• **Work item**
In the material below, find each line that contains the word "cells" and copy it.

• **Material supplied**

»»

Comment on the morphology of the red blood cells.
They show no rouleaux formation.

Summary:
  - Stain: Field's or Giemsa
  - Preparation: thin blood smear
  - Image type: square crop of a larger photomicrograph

««
»»

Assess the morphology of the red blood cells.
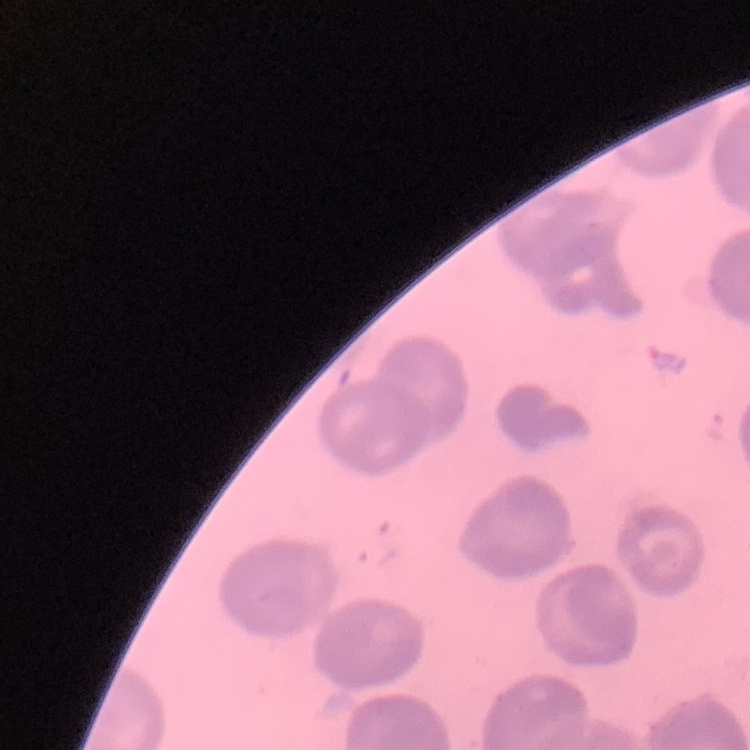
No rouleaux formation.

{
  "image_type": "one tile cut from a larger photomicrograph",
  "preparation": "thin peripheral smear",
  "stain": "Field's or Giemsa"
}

««
»»

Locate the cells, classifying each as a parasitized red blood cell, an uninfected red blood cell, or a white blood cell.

««

• **Answer for this exercise**
Comment on the morphology of the red blood cells.
Assess the morphology of the red blood cells.
Locate the cells, classifying each as a parasitized red blood cell, an uninfected red blood cell, or a white blood cell.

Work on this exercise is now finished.